## What is required
Could you rescale the stretch of data that opens with the line containing "How far from" and closes with the line containing "4.11 meters"? Write out every line in it in full, multiplying each distance given as an answer by 1.1 and rounding it to the number of decimals it had, with halves rounded up.

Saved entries

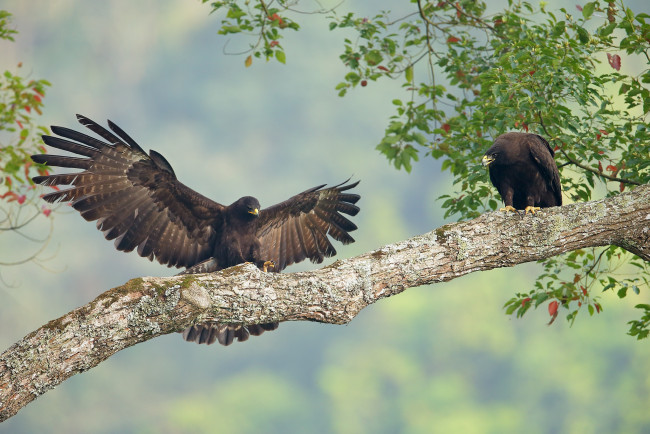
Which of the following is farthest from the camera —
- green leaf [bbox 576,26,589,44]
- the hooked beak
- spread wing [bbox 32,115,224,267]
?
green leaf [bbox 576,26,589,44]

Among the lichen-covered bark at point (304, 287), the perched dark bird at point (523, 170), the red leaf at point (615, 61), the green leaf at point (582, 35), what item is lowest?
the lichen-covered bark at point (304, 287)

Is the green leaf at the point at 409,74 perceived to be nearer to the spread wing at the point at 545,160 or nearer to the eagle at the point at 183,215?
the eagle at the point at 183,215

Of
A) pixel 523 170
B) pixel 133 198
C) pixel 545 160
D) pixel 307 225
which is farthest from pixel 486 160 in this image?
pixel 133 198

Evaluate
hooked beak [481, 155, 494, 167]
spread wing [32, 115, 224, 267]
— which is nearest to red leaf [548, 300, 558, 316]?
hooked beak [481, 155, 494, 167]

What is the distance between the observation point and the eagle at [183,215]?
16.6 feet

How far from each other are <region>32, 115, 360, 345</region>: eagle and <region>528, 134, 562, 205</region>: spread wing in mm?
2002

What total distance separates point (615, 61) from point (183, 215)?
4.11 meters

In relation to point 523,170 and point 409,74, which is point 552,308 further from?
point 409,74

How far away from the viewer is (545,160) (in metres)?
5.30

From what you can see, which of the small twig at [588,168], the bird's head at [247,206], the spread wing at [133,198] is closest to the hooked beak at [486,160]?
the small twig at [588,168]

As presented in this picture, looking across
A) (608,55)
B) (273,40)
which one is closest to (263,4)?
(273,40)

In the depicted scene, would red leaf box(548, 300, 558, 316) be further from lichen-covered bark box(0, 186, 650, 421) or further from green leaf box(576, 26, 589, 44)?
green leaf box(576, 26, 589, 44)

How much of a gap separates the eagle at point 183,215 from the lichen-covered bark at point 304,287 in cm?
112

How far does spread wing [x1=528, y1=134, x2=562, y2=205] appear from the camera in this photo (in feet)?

---

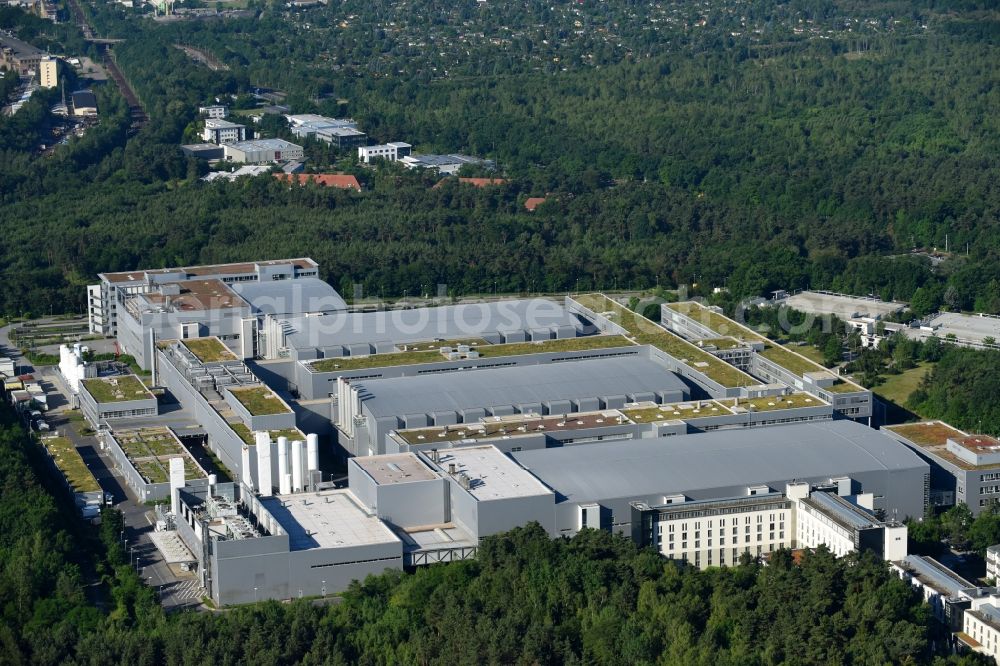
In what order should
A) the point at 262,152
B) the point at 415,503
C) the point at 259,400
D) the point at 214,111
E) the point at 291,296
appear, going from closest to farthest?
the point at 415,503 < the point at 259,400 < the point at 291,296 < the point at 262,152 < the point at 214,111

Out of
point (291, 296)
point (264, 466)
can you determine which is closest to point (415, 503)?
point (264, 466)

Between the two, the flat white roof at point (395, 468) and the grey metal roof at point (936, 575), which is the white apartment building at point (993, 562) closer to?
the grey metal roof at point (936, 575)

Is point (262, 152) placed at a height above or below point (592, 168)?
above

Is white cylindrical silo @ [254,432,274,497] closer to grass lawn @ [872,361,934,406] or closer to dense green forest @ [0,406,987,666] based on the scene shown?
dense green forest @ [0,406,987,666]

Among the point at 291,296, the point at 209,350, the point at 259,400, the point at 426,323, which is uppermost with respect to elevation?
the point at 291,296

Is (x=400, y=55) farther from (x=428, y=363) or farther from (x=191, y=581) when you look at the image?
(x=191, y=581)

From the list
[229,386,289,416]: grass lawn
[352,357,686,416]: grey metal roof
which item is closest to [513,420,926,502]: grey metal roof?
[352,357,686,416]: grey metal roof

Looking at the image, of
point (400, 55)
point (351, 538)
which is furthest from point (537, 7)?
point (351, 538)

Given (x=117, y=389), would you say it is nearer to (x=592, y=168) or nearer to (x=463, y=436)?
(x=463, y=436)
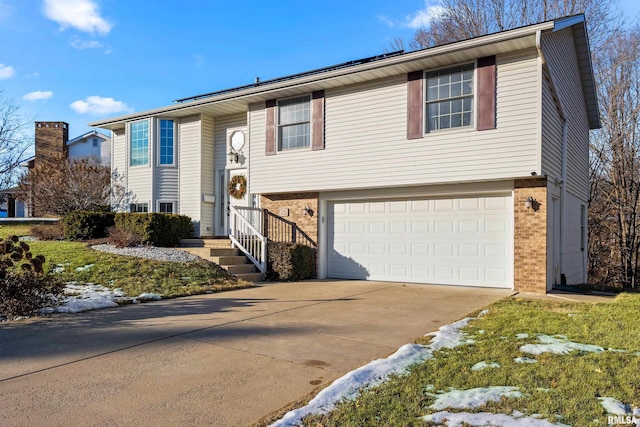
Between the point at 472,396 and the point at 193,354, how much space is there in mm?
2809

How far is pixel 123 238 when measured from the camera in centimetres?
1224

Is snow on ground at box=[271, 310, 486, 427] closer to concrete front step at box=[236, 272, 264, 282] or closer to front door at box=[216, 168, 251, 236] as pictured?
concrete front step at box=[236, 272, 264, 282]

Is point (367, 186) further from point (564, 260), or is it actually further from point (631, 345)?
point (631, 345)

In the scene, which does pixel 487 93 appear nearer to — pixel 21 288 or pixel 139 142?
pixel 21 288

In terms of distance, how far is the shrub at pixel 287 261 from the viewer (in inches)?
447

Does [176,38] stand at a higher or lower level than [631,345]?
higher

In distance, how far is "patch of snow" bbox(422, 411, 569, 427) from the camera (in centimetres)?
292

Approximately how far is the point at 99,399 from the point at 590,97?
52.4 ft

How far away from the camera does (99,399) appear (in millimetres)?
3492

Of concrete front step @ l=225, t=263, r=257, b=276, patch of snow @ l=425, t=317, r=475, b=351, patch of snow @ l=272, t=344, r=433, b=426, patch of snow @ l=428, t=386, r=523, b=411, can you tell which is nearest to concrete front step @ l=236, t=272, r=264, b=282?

---

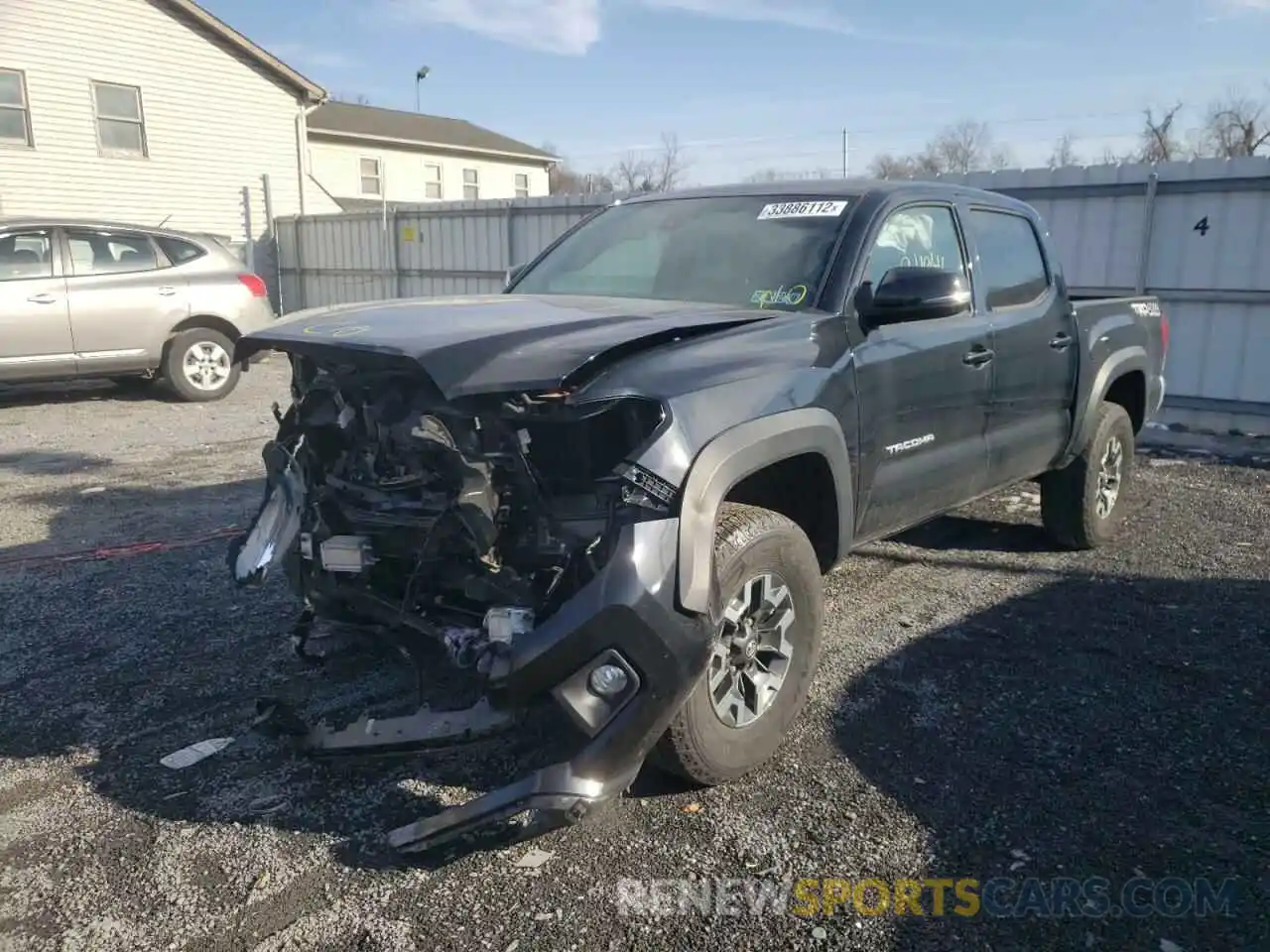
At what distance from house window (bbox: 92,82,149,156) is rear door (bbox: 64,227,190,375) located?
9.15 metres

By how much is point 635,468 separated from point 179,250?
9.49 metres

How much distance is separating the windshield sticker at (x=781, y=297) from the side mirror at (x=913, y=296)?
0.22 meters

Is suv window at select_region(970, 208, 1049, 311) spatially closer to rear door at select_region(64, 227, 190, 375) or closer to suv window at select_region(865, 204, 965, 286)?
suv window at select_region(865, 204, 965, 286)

## Solved problem
How far from each other are <region>32, 115, 360, 345</region>: eagle and <region>528, 134, 562, 205</region>: spread wing in mm?
2202

What total distance separates point (615, 61) from point (183, 215)?
4.52 meters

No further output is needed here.